- APPLY WHAT YOU READ
• A. According to the Ulex argenteus text, where is the species native?
• B. Write the next part of the Ulex argenteus text, starting after its final sentence.

- GIVEN TEXT
[Start of Attachment]

Scientific classification
- Kingdom: Plantae
- Clade: Tracheophytes
- Clade: Angiosperms
- Clade: Eudicots
- Clade: Rosids
- Order: Fabales
- Family: Fabaceae
- Subfamily: Faboideae
- Genus: Ulex
- Species: U. argenteus
- Binomial name: Ulex argenteus Webb

= Ulex argenteus =

- Genus: Ulex
- Species: argenteus
- Authority: Webb
- Conservation status: LC

Species of plant

Ulex argenteus is a species of gorse native to southern Portugal (Algarve and Alentejo) in the Iberian Peninsula.

== Description ==
Ulex argenteus is a low-growing shrub with an open branching structure. Branches, stems, and spines are densely covered in short erect hairs, which give the species a silvery colour. Spines are thin and straight or sometimes slightly arched. The calyx is typically 7.5 to 8.5 mm long.

[End of Attachment]

- STORED DATA
[Start of Attachment]

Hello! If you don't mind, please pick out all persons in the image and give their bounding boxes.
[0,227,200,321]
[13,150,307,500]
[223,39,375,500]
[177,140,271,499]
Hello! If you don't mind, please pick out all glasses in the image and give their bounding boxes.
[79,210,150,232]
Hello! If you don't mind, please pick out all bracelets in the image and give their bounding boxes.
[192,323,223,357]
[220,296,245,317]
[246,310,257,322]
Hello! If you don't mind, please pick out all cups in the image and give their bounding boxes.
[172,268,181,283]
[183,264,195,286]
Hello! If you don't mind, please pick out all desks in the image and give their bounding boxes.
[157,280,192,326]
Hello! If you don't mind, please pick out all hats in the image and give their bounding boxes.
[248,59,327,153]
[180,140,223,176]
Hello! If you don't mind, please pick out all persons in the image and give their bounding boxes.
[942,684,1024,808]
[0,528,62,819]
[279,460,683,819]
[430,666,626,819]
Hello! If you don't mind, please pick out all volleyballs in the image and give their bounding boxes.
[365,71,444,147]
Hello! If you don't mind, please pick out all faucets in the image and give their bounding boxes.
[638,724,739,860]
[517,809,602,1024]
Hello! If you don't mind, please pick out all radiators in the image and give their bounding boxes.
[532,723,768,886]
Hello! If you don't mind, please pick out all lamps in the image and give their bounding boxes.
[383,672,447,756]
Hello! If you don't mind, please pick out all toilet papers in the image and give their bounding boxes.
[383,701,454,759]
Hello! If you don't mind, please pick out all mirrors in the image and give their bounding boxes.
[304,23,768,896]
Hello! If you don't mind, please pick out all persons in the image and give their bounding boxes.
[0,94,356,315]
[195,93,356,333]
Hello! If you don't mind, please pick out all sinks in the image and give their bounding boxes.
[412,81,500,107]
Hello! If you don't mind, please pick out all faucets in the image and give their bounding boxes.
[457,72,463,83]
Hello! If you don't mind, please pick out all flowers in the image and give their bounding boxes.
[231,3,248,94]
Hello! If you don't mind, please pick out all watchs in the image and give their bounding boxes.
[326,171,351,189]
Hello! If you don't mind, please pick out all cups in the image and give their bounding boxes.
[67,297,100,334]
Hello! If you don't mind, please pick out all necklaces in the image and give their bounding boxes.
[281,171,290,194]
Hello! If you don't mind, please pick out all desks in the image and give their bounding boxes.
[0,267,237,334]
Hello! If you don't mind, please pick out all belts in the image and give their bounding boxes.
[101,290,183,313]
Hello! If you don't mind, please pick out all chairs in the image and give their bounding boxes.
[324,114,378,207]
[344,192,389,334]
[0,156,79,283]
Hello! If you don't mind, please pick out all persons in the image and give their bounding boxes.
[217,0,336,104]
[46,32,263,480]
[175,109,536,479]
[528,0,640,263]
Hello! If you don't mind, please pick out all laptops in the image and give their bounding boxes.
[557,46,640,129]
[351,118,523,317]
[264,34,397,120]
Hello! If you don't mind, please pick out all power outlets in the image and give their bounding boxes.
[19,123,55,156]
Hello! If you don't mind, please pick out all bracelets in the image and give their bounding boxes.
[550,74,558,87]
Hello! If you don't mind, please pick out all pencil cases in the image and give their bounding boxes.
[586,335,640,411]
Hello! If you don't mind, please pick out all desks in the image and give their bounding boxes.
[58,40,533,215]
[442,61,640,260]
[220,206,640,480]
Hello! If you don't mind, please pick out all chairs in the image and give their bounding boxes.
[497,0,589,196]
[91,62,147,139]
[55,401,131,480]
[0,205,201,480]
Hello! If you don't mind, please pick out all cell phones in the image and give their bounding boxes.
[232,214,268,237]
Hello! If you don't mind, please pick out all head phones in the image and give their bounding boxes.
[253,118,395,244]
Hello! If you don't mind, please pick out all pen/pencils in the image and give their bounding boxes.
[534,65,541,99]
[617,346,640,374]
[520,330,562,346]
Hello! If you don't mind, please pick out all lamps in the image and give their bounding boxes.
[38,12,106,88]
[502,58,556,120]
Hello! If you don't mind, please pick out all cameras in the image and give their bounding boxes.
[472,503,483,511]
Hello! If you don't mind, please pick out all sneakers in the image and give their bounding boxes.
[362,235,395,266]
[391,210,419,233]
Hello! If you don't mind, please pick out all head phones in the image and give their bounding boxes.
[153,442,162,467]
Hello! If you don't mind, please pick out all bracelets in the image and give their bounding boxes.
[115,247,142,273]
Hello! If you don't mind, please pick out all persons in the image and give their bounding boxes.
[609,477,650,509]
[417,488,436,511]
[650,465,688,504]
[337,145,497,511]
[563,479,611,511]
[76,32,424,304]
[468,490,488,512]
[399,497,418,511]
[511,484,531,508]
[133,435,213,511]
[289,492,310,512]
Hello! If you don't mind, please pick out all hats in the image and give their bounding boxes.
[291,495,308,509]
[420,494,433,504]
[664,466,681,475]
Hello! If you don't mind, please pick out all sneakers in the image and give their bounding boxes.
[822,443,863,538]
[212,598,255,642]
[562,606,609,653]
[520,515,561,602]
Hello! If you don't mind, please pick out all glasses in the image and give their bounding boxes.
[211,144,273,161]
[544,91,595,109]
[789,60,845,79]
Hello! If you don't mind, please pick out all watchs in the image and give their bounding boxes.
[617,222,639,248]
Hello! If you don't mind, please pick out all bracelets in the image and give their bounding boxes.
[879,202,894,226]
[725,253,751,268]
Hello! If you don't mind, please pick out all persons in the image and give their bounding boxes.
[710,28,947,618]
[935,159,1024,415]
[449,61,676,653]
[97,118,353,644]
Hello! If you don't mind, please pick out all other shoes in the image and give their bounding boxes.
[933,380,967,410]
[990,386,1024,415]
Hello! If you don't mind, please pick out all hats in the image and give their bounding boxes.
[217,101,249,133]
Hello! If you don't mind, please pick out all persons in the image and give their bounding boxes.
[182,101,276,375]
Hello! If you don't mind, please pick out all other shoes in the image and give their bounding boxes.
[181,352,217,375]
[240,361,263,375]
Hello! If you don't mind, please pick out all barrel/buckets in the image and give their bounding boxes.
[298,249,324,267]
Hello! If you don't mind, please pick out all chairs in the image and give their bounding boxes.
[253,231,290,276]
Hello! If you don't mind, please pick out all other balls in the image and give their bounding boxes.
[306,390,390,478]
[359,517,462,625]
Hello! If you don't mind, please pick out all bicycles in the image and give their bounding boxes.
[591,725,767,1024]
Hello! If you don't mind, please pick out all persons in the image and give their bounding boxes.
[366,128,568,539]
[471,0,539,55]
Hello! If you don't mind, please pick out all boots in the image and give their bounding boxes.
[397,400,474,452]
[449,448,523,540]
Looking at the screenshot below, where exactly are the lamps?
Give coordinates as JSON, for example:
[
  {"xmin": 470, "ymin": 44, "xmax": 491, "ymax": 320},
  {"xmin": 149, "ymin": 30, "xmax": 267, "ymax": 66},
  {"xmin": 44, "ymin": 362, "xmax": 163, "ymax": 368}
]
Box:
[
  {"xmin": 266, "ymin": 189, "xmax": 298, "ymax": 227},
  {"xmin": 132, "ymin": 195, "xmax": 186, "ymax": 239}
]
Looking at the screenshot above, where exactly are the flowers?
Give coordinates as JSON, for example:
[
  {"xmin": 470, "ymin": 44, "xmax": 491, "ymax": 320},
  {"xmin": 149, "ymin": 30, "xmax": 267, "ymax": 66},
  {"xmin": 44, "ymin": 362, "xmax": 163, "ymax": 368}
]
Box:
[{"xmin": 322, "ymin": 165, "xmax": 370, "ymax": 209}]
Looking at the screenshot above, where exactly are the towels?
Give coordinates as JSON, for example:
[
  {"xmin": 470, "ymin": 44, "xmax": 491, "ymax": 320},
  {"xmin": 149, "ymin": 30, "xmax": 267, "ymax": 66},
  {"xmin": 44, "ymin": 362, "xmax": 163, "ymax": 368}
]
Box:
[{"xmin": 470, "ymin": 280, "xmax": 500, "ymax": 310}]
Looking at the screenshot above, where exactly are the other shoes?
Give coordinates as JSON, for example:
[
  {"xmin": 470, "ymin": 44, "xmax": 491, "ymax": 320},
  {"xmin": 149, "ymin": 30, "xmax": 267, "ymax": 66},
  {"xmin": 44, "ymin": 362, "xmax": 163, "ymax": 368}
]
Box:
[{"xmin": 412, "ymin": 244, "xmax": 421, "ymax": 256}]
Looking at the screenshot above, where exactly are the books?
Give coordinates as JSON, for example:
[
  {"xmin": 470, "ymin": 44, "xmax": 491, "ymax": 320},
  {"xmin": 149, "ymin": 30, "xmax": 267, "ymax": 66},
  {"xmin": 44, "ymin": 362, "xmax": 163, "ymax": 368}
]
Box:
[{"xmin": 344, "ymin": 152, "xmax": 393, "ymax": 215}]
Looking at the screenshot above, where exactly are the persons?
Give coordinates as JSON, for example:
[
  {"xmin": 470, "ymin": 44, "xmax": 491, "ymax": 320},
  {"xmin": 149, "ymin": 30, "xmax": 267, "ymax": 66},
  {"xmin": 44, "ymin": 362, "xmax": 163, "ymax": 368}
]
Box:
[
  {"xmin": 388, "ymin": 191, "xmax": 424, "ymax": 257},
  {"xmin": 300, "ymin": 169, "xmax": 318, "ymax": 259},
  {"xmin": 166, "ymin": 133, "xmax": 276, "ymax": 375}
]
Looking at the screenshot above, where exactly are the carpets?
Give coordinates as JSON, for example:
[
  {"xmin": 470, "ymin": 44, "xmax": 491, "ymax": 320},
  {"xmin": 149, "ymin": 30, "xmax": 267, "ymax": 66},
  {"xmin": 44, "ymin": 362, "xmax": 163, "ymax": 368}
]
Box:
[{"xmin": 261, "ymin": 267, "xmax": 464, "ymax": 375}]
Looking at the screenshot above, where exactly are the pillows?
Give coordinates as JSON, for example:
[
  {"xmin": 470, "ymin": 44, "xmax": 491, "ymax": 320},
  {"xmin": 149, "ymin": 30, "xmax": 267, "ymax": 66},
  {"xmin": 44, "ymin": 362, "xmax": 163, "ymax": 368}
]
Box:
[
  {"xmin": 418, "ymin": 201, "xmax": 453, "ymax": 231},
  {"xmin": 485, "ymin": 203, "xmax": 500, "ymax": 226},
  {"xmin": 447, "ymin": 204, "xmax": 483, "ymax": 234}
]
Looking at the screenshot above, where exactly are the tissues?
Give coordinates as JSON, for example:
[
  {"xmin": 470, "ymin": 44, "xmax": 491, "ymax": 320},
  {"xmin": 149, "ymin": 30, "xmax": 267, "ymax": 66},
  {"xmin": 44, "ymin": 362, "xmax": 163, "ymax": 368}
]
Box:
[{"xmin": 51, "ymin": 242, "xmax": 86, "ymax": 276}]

[End of Attachment]

- ANSWERS BY ITEM NUMBER
• A. Southern Portugal (Algarve and Alentejo), in the Iberian Peninsula.

• B.
== Taxonomy and systematics ==
Ulex argenteus is a diploid species. Ulex canescens (diploid), and Ulex erinaceus and Ulex subsericeus (both polyploid) have been included in Ulex argenteus in the past, as subspecies or synonyms. However, phylogenetic evidence suggests they are not closely related to U. argenteus.

== Distribution and habitat ==
The species is distributed in southern Portugal, growing in both metamorphic and calcareous hills.

== Conservation ==
The species has a narrow distribution range but remains common in suitable habitat. As a result, it has been assessed as Least Concern.